Lets say the directories hierarchy looks like this: 可以说目录层次结构如下所示:
A(root)
|
B---------C--------D
| | |
fileB.h fileC.png fileD.py
fileC1.jpg
E
|
fileE.py
How can I access all the doc? 如何访问所有文档? Or just get the path. 或者只是获得路径。 Is there a way to iterlate all? 有没有办法迭代所有?
What I do: 我所做的:
path = sys.path[0]
for filename_dir in os.listdir(path):
filename, ext = os.path.splitext(filename_dir)
if ext == '.h':
#do something
elif ext == '.png'
#do something
.....
But as I know listdir
can only access the directory where my program's py file located. 但是据我所知listdir
只能访问程序的py文件所在的目录。
This gives only the dirs and files under a directory, but not recursively: 这仅给出目录下的目录和文件,但不递归:
import os
for filename in os.listdir(path):
print filename
If you want to list absolute paths: 如果要列出绝对路径:
import os
def listdir_fullpath(d):
return [os.path.join(d, f) for f in os.listdir(d)]
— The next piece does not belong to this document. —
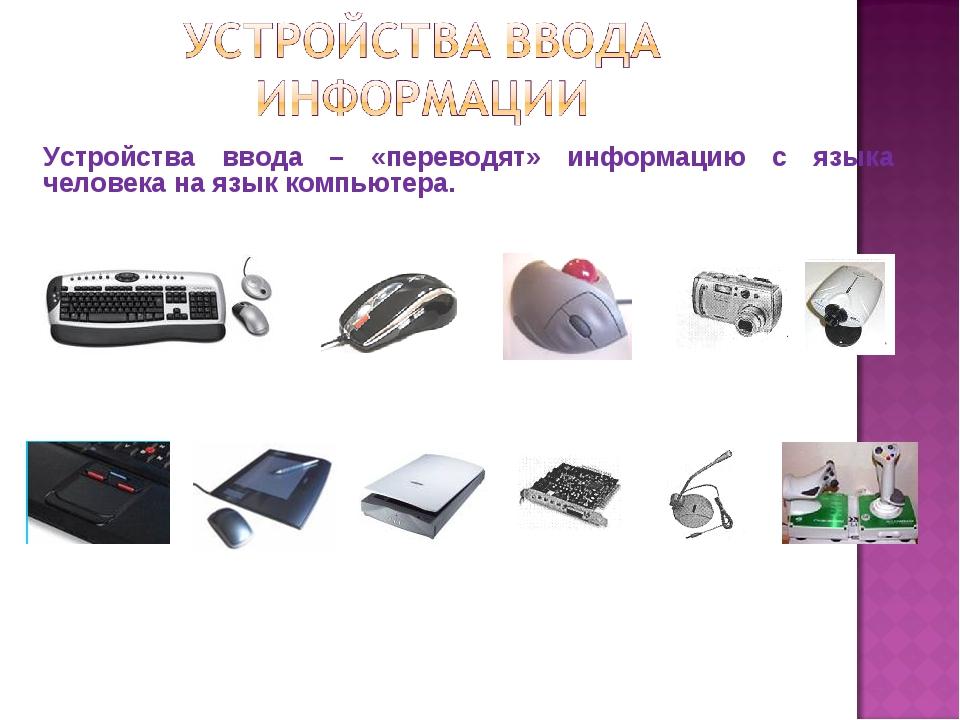 Устройства ввода – «переводят» информацию с языка человека на язык компьютера.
If you want resursive search, this gives you an iterator that returns 3-tuples including the parent directory, list of directories, and list of files at each iteration: 如果要进行递归搜索,则可以使用迭代器在每次迭代时返回3元组,包括父目录,目录列表和文件列表:
for i,j,k in os.walk('.'):
print i, j, k
For example: 例如:
import os
path = sys.path[0]
for dirname, dirnames, filenames in os.walk(path):
for subdirname in dirnames:
print "FOUND DIRECTORY: ", os.path.join(dirname, subdirname)
for filename in filenames:
print "FOUND FILE: ", os.path.join(dirname, filename)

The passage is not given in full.